The marionberry isn't entirely different from a common blackberry, which is also sometimes referred to as an Allegheny blackberry. Allegheny blackberries are the ones you'll find most commonly in stores, at your local farmers markets or growing in brambles all over North America. They're known for their dark blue or sometimes violet-like color.


Marionberries (which are sometimes also referred to as a marion berry or the marion blackberry) belong to the same family as the Allegheny blackberry. But while common blackberries are native to the North American continent, marionberries are a hybrid product. In 1948, a scientist at a breeding partnership between the University of Oregon and the U.S. Department of Agriculture worked to create a hybrid of two different blackberry hybrids, the Olallieberry and Chehalem blackberries.


The result was the marionberry, named for its inception in Marion County, Oregon. Since its 1956 debut into the Oregon market, it has become one of the most beloved types of blackberry hybrids available.

Differences Between Common Blackberries And Marionberries

To the naked eye, the marionberry and blackberry seem relatively similar. They do contain mostly the same nutritional value – both types of blackberries are rich with antioxidants, vitamin A, vitamin C and fiber. Berry lovers understand there are several differences between the two, however.


For one, the colors between the two berries are slightly different. When marionberries are unripe, they're often the same shade of red as the common blackberry. But when it ripens, it often turns a deeper shade of violet or purple than the Allegheny. Marionberries are also often a little bigger than common blackberries and shaped more conically.


Additionally, there's a subtle difference in taste. Marionberries are known for having sweeter, juicier and earthier flavors than the common blackberry. That complex mix of sugary earthiness has won it comparisons to the popular Cabernet grapes, which make Cabernet wines. That earthiness also makes them more popular than common blackberries for uses in savory recipes, such as being made part of a glaze to top succulent meat like duck or to balance out the heat of spicy pepper jelly.

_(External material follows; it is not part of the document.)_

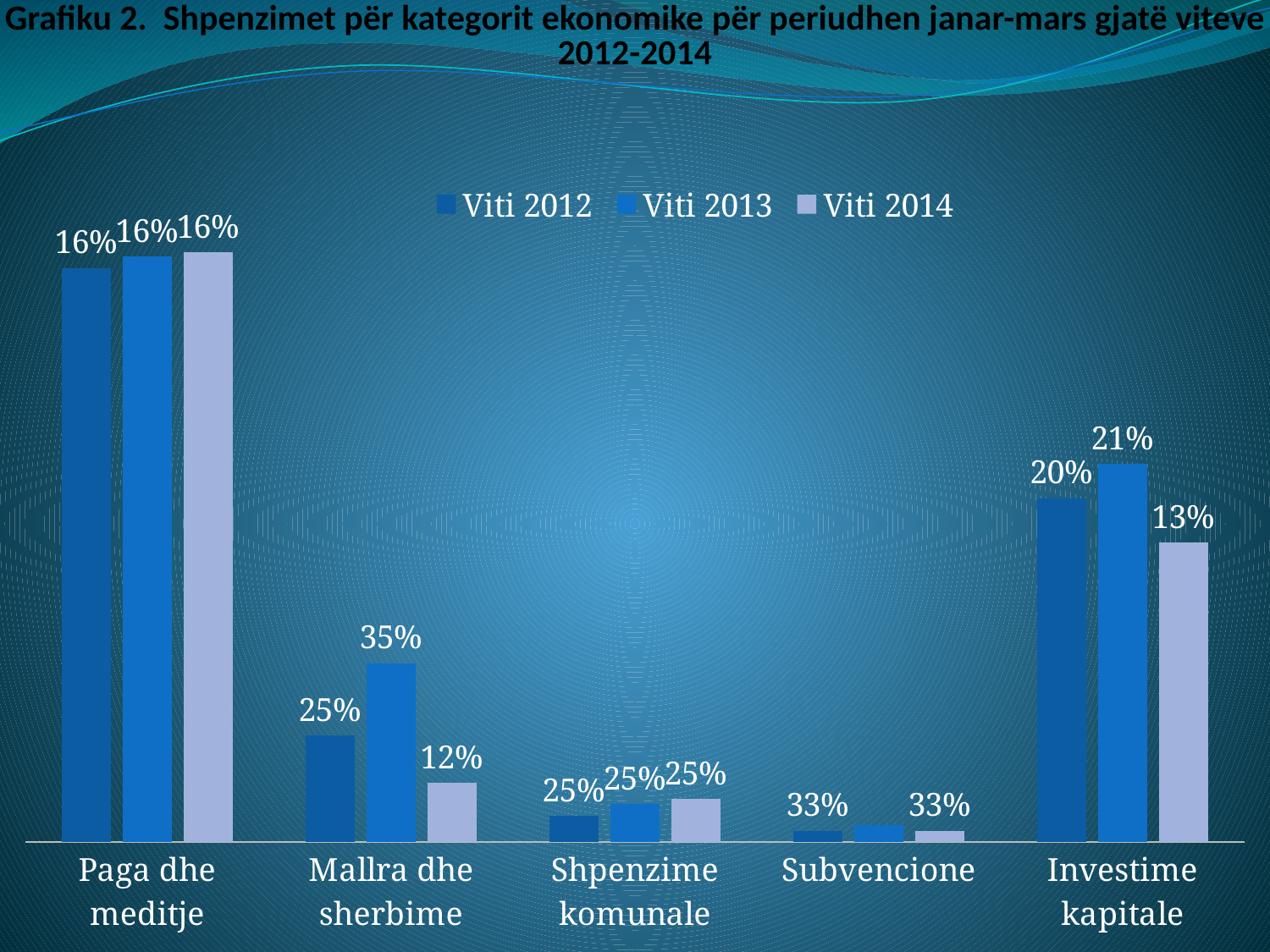
Which is larger in the Mallra dhe sherbime category: the value for Viti 2013 or for Viti 2014? Viti 2013 What is the value for Viti 2012 in the Investime kapitale category? 20% What is the value for Viti 2014 in the Mallra dhe sherbime category? 12% What type of chart is shown on the slide? bar chart What is the value for Viti 2014 in the Subvencione category? 33% How many series does the legend list? 3 How many categories are shown on the x axis? 5 What is the value for Viti 2013 in the Mallra dhe sherbime category? 35% What is the value for Viti 2012 in the Paga dhe meditje category? 16% Which is larger in the Investime kapitale category: the value for Viti 2013 or for Viti 2014? Viti 2013 What are the three series names listed in the legend? Viti 2012, Viti 2013, Viti 2014 What is the value for Viti 2014 in the Investime kapitale category? 13%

Allegheny blackberries often pack a much more tart punch. It's purely up to people's personal taste as to which one they prefer, but the marionberry's complex flavor has drawn many admirers across the United States.

Where to Find Marionberries

Common blackberries are a much-loved berry. In addition to just being a great snack, people love using them as ingredients in dishes including pastries, marinades, glazes, summer salads, wine and jams. Marionberries are used in all the same types of recipes, but they're much harder to find than common blackberries in most parts of the country.

If you're in Oregon during the late-summer marionberry season, you're in luck. The majority of marionberries wind up staying in Oregon, where the bulk of each year's crop is still grown in or near Marion County. If you're in a different part of the United States and still want to get your hands on some marionberries, talk to your local grocers or farmers markets and see if they're able to order some for you.